Catering will likely be cut down. We’ll likely have to stop providing all three of breakfast, lunch, and dinner on each day for our conferences — we still expect to have some food or snacks available, but it’s currently unclear exactly what we’ll be able to provide.
I’d be curious to see a breakdown of catering costs in SF, DC & London if you have them—specifically costs per meal, for drinks, and for snacks and what % of the total budget food has been. Things I think are more or less important (but don’t have a sense of where the budget cut-offs are, hence the request for breakdown)
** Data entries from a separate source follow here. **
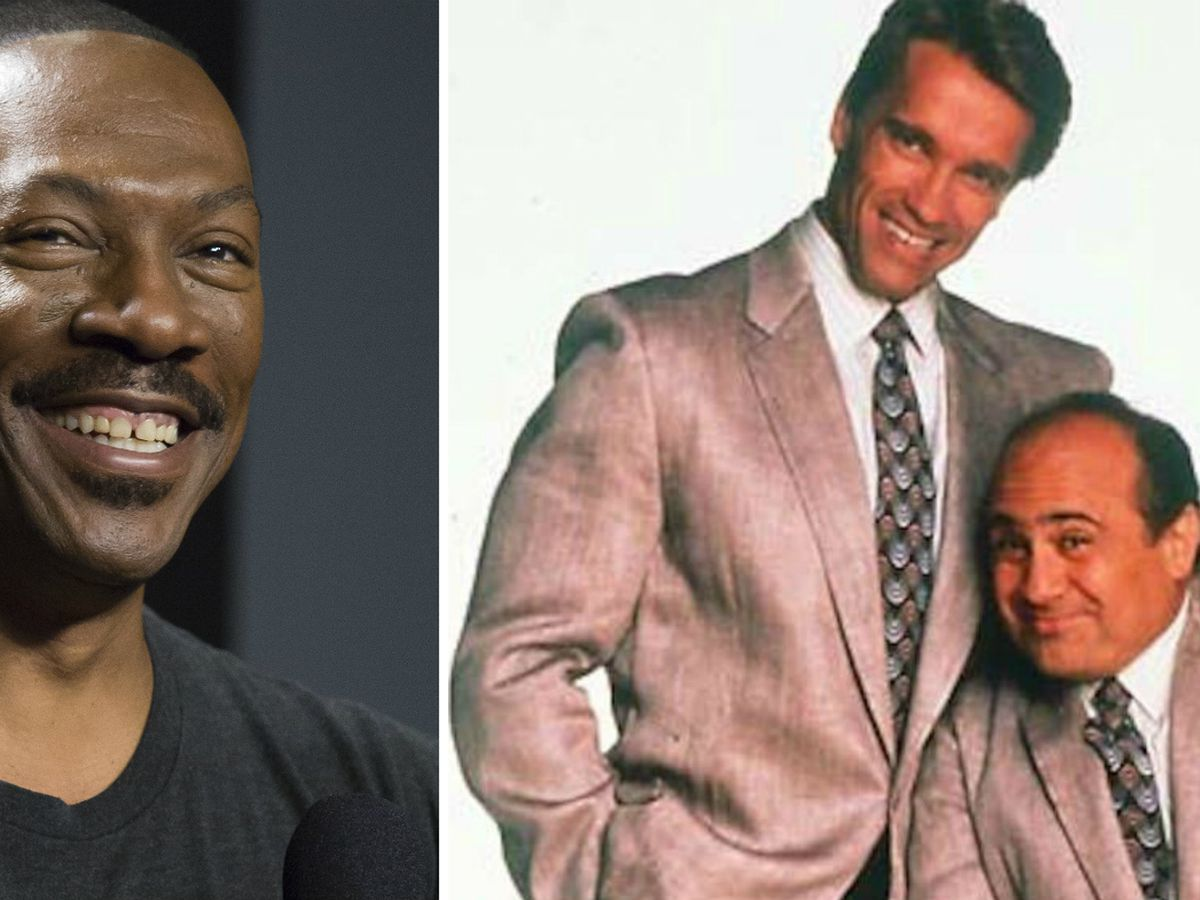 Eddie Murphy Joins Arnold Schwarzenegger Danny Devito In Twins Sequel 9celebrity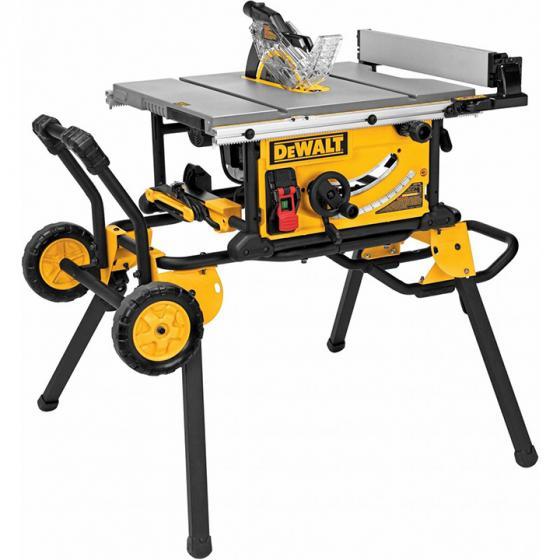 DEWALT DWE7491RS vs Bosch 4100-09  Which is the Best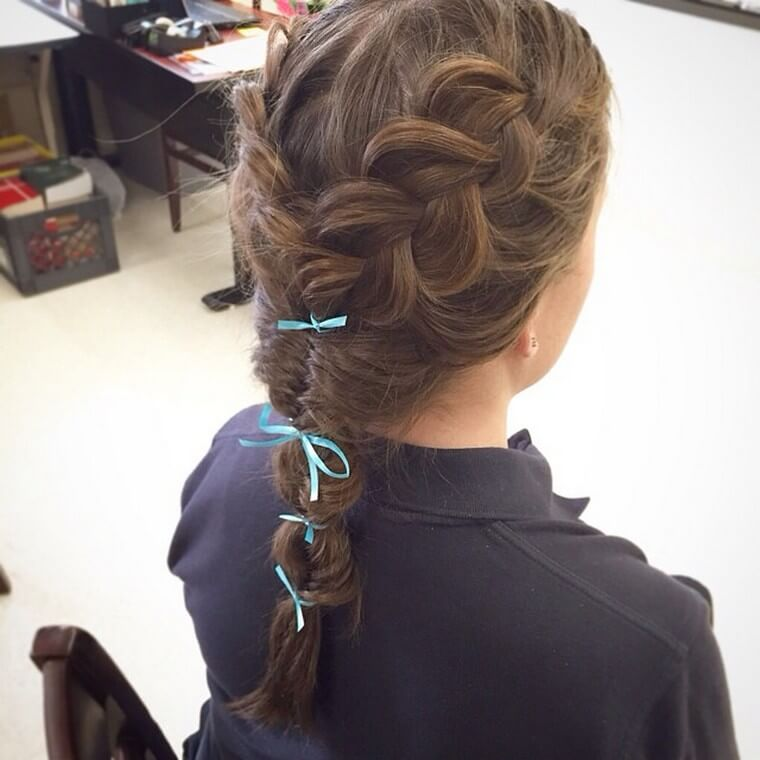 Cute Boho Style Girls Hair Styles For Any Kind of Hairs (12)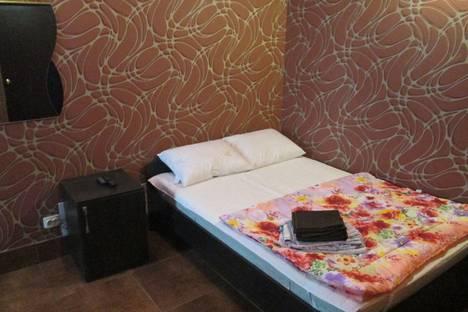 Сдается 1-комнатная квартира посуточнов Екатеринбурге, улица Вайнера, 14.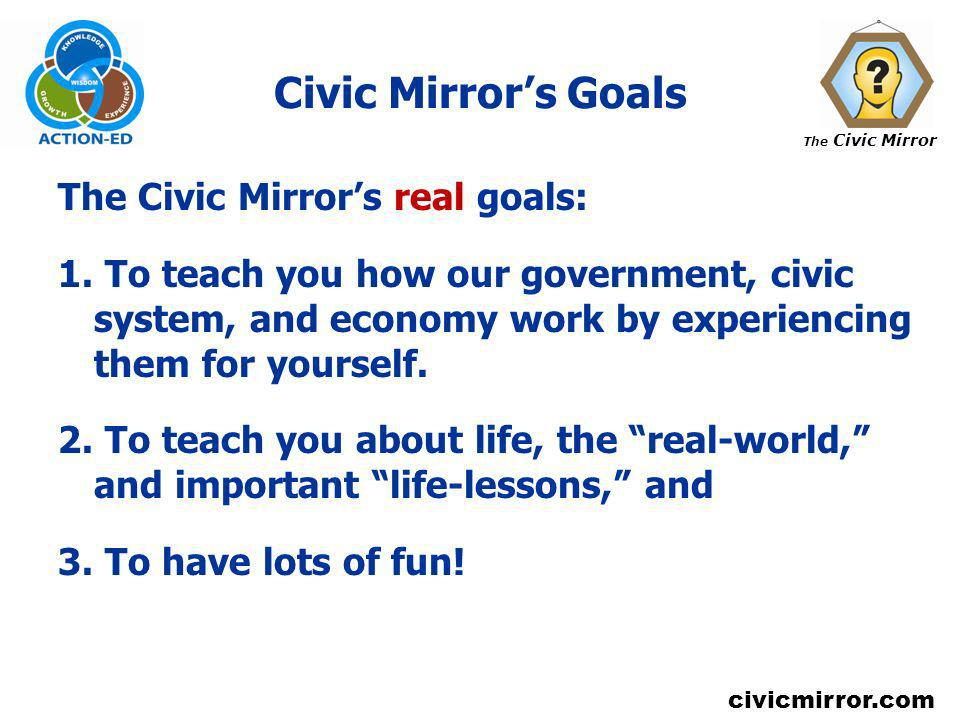 Civic Mirror's Goals The Civic Mirror's real goals: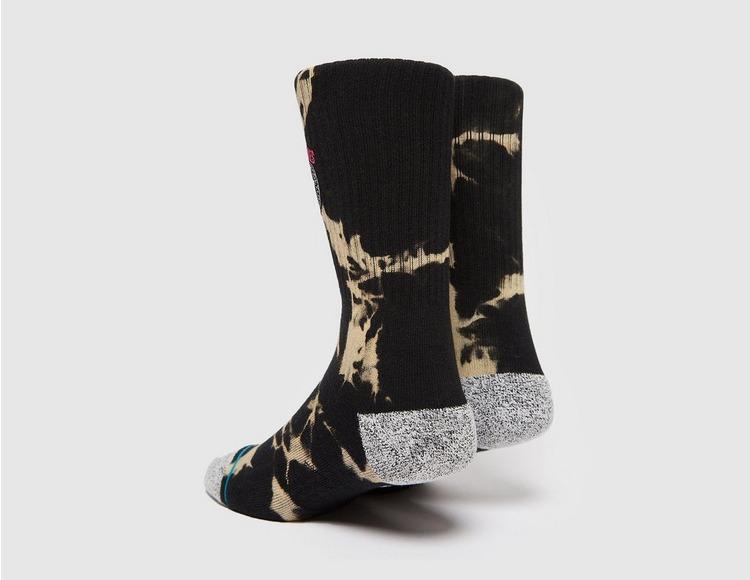 Stance Ramones 1976 Socks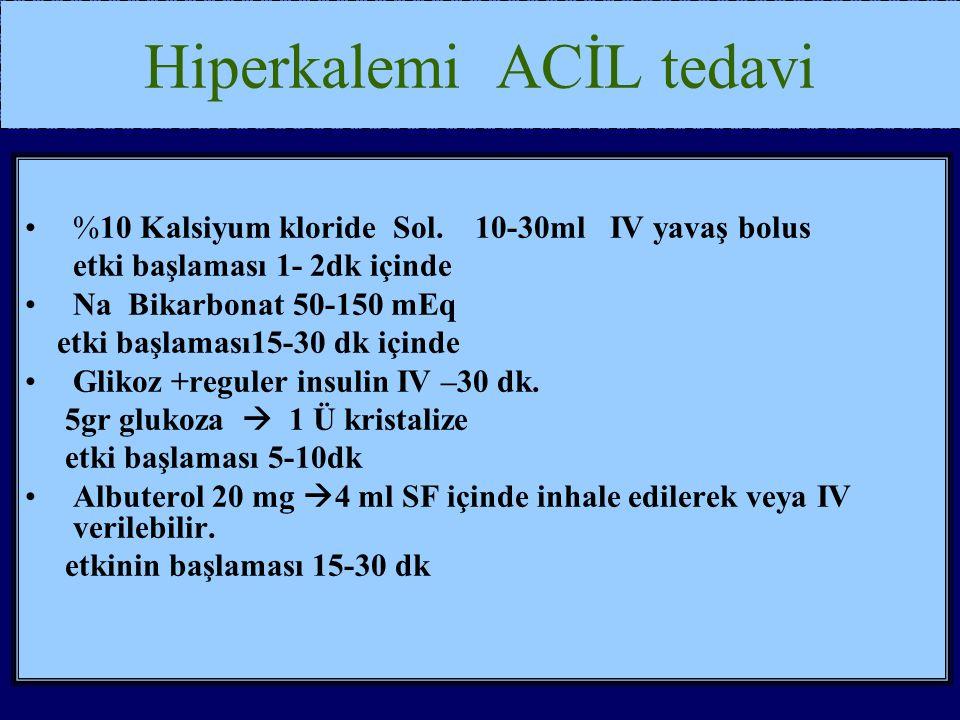 Hiperkalemi ACİL tedavi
I think having some kind of breakfast (even if it’s just bread/peanut butter/ hummus/bananas) feels super important for essentially buying an extra 1-2 hours per person. If catering doesn’t allow for a lighter breakfast and/or doesn’t allow outside food etc. [edit: breakfast could also just be snacks/protein bars/etc.]
From my limited catering knowledge, drinks are usually the most expensive, so if not serving drinks during opening / closing speeches could potentially subsidise breakfasts / more food, that seems worth it.
I’d be very curious how far EAG could go by just focusing on Soylent / Huel / Mealsquares.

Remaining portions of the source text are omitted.